Problem statement: Each entry must appear again exactly as it does in the source.

Spatial question records:
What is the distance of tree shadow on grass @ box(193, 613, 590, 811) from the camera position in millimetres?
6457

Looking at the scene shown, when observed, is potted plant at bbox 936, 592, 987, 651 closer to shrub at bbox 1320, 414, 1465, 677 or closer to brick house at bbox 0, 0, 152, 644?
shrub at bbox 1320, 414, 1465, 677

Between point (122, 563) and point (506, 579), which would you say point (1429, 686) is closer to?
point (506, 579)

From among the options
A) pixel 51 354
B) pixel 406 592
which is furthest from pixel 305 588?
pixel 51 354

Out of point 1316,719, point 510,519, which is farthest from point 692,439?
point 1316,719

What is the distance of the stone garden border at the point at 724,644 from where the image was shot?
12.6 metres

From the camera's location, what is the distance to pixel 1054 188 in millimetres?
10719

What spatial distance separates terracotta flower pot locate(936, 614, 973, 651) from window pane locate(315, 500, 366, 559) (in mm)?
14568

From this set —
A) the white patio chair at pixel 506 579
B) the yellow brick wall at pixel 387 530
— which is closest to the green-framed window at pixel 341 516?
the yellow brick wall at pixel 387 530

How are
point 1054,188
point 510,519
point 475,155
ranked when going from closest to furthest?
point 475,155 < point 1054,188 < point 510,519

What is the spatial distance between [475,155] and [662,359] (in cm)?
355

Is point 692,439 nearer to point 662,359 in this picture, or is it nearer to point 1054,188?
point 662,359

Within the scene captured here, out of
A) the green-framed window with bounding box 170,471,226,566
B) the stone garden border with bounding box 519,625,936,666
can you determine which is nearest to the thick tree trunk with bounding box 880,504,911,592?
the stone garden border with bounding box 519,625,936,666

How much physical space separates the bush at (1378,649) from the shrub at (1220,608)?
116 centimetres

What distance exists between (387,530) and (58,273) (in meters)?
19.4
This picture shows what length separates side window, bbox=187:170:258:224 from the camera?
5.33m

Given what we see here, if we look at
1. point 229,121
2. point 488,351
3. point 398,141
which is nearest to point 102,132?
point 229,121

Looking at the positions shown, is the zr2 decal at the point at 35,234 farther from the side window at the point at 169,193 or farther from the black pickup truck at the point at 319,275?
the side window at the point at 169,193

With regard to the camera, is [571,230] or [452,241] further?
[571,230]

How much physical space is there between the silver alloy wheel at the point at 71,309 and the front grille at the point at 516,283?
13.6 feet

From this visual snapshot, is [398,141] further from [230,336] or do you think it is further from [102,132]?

Response:
What is the distance of tree shadow on grass @ box(193, 613, 590, 811) from the camera position in millimetres?
6457

Looking at the scene shown, when observed, is potted plant at bbox 936, 592, 987, 651 closer to shrub at bbox 1320, 414, 1465, 677 or closer to brick house at bbox 0, 0, 152, 644?
shrub at bbox 1320, 414, 1465, 677

Between point (122, 563) and point (506, 579), which would you say point (1429, 686) is closer to?
point (506, 579)

From among the options
A) pixel 51 354
B) pixel 406 592
which is furthest from pixel 305 588?
pixel 51 354

Out of point 1316,719, point 510,519, which is farthest from point 692,439?
point 1316,719

What is the distance of the stone garden border at the point at 724,644 from where the image was shot?
12.6 metres

From the camera's location, what is the distance to pixel 1054 188 in millimetres?
10719

What spatial distance separates terracotta flower pot locate(936, 614, 973, 651) from window pane locate(315, 500, 366, 559) (in mm)?
14568

From this set —
A) the white patio chair at pixel 506 579
B) the yellow brick wall at pixel 387 530
— which is closest to the green-framed window at pixel 341 516?
the yellow brick wall at pixel 387 530

How are
point 1054,188
point 510,519
point 475,155
ranked when going from closest to furthest?
point 475,155 < point 1054,188 < point 510,519

What is the spatial distance between [475,155] and [662,359] (in cm)?
355

Is point 692,439 nearer to point 662,359 in this picture, or is it nearer to point 1054,188?
point 662,359

Within the scene captured here, out of
A) the green-framed window with bounding box 170,471,226,566
B) the stone garden border with bounding box 519,625,936,666
can you determine which is nearest to the thick tree trunk with bounding box 880,504,911,592?
the stone garden border with bounding box 519,625,936,666

How much physical space separates the bush at (1378,649) from the shrub at (1220,608)?
116 centimetres

What distance exists between (387,530) and (58,273) (in meters)?
19.4
This picture shows what length separates side window, bbox=187:170:258:224 from the camera?
5.33m

Given what we see here, if we look at
1. point 229,121
2. point 488,351
3. point 398,141
which is nearest to point 102,132?
point 229,121

Looking at the positions shown, is the zr2 decal at the point at 35,234 farther from the side window at the point at 169,193 or farther from the black pickup truck at the point at 319,275?
the side window at the point at 169,193

With regard to the camera, is [571,230] or [452,241] further?
[571,230]

How much physical space is there between the silver alloy wheel at the point at 71,309 and the front grille at the point at 516,283?
13.6 feet

From this visual snapshot, is [398,141] further from [230,336] or do you think it is further from [102,132]?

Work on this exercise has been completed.